Des cadres LREM critiquent l'organisation du parti
La République en marche doit valider ses statuts jeudi 17 août.

Orange avec AFP, publié le jeudi 17 août 2017 à 12h30

Organisation pyramidale et communication verrouillée. Chez les cadres départementaux de la République en marche, la foi s'émousse.

Alors que les nouveaux statuts du parti doivent être validés jeudi 17 août par la direction, quatre référents du parti publient une tribune dans L'Opinion pour faire part de leurs inquiétudes sur l'avenir du mouvement.

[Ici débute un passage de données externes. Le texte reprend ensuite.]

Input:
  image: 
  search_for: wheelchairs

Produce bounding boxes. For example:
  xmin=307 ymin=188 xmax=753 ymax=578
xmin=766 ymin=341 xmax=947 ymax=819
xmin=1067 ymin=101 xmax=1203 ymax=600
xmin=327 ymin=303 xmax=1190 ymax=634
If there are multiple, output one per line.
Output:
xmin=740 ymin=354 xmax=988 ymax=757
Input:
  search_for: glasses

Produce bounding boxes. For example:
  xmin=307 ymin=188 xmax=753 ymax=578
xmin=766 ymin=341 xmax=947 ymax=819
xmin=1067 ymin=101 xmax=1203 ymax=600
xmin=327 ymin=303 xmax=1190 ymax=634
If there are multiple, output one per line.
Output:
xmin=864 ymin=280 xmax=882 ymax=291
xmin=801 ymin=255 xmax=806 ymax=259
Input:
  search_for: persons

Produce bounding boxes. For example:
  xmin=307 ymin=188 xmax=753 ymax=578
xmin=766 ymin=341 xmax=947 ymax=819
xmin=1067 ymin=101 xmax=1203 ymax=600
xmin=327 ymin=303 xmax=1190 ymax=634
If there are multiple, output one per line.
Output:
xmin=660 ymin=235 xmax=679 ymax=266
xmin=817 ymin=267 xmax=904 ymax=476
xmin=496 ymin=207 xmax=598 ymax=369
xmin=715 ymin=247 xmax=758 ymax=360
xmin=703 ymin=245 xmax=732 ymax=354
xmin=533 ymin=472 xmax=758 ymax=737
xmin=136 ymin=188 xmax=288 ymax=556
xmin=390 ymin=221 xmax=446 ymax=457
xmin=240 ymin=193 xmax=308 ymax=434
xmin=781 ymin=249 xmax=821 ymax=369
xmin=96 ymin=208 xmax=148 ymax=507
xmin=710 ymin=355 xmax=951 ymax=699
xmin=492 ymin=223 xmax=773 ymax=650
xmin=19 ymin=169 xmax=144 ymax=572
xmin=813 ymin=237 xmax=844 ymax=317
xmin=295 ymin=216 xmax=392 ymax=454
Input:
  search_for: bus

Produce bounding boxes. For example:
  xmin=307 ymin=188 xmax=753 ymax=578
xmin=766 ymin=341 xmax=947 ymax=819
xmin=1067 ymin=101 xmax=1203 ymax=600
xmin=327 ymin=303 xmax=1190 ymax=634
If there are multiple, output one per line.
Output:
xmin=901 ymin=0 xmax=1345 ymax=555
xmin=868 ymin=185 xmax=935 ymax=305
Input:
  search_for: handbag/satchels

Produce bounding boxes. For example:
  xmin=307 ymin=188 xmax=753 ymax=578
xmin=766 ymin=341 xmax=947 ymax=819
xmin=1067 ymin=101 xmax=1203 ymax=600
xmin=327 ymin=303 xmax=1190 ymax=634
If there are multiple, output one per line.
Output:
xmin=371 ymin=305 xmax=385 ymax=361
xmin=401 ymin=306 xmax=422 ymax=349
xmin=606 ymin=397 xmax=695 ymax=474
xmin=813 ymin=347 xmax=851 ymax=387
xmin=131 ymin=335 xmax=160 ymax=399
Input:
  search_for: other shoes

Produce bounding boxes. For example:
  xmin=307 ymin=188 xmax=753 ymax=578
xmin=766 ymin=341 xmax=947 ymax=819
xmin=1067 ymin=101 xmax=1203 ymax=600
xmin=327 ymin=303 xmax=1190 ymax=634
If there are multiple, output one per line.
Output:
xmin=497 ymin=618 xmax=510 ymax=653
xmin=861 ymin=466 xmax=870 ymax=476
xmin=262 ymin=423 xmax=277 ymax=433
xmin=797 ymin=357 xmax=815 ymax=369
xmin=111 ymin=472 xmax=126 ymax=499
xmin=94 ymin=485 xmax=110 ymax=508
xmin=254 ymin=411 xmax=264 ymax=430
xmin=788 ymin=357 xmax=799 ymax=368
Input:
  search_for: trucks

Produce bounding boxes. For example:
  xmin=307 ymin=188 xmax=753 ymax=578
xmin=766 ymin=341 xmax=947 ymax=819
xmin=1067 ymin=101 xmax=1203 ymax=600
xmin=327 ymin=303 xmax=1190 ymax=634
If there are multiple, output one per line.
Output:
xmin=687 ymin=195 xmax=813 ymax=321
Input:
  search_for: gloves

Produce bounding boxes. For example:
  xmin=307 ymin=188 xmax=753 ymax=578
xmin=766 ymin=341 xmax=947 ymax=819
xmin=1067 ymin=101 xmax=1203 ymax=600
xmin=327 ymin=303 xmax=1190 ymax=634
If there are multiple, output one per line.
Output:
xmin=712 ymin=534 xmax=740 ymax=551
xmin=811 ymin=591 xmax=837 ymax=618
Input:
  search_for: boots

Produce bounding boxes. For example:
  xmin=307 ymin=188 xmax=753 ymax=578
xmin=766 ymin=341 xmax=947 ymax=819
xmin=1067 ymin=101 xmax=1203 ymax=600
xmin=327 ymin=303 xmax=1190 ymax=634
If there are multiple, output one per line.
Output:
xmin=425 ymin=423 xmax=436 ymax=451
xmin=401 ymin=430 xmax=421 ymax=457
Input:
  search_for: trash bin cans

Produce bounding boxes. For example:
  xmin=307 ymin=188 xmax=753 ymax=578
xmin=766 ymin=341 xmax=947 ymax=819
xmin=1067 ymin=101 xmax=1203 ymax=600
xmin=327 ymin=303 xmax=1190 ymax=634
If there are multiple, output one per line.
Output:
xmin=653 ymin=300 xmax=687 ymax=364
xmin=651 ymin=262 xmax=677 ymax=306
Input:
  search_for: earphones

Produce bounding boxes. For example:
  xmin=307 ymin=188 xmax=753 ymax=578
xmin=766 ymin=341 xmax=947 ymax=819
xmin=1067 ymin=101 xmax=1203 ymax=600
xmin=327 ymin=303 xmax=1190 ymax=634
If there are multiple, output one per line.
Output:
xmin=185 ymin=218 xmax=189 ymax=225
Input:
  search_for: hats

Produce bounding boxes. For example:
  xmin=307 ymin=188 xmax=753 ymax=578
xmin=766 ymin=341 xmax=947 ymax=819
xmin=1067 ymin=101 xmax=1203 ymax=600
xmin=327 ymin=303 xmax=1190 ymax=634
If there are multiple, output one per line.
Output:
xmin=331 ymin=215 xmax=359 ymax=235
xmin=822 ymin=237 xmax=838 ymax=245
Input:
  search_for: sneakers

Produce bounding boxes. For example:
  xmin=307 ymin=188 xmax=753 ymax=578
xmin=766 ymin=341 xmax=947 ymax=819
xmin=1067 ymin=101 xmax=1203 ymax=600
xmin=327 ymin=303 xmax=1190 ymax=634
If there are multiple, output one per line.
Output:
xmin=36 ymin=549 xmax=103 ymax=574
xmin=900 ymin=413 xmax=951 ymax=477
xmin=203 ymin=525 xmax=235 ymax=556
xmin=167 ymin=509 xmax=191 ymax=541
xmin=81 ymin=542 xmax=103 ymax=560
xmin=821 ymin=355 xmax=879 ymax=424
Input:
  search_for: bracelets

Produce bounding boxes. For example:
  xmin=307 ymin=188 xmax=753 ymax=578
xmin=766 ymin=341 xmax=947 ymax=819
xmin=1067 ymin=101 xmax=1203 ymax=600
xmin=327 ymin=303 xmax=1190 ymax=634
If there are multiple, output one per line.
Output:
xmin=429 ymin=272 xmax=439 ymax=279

Michel Coste, référent LREM en Ardèche, Aude Crombé en Haute-Marne, Christine Jagueneau en Loir-et-Cher et Pascal Maître en Indre signent un texte dans lequel ils estiment que "l'ancrage durable sur le territoire du parti du Président est indispensable et urgent", notamment à l'approche des scrutins intermédiaires : sénatoriales, européennes et municipales. Or, selon eux, "notre mouvement vient de se prendre les pieds dans le tapis des statuts qui paraissent à certains bien peu démocratiques, accouchés par une procédure qui ne le semble pas beaucoup plus."

"Avec ces statuts, l'organisation est trop pyramidale. Ce n'est pas conforme à notre ADN, nous sommes un parti participatif, déplore Christine Jagueneau dans Le Parisien. Ce parti est trop parisianiste, il manque de capacité d'écoute". Elle réclame, comme ses collègues, une organisation plus décentralisée. "On a beaucoup œuvré pendant la campagne. On aimerait qu'on nous reconnaisse un vrai statut, qu'on ait de vraies attributions", renchérit dans le quotidien Pascal Maître.

"ORGANISATION PYRAMIDALE"

Illustration de cette organisation pyramidale, la communication verrouillée par la direction du parti. "Les dirigeants sont tellement obsédés par les médias, ils ont tellement peur des fuites que tout est sacrifié à la gestion de la com", selon un cadre du sud de la France, cité par Le Parisien. Dans leur tribune, les référents demandent "une information transparente, une courtoisie élémentaire en répondant à ses cadres, une gestion de trésorerie fiable, un management qui valorise l'individu, l'aide et l'assiste..."

Pour autant, pas question de lancer une fronde, comme les députés socialistes lors du quinquennat Hollande. "Nous sommes des inquiets constructifs. On croit en ce mouvement, on a envie qu'il réussisse", assure Michel Coste.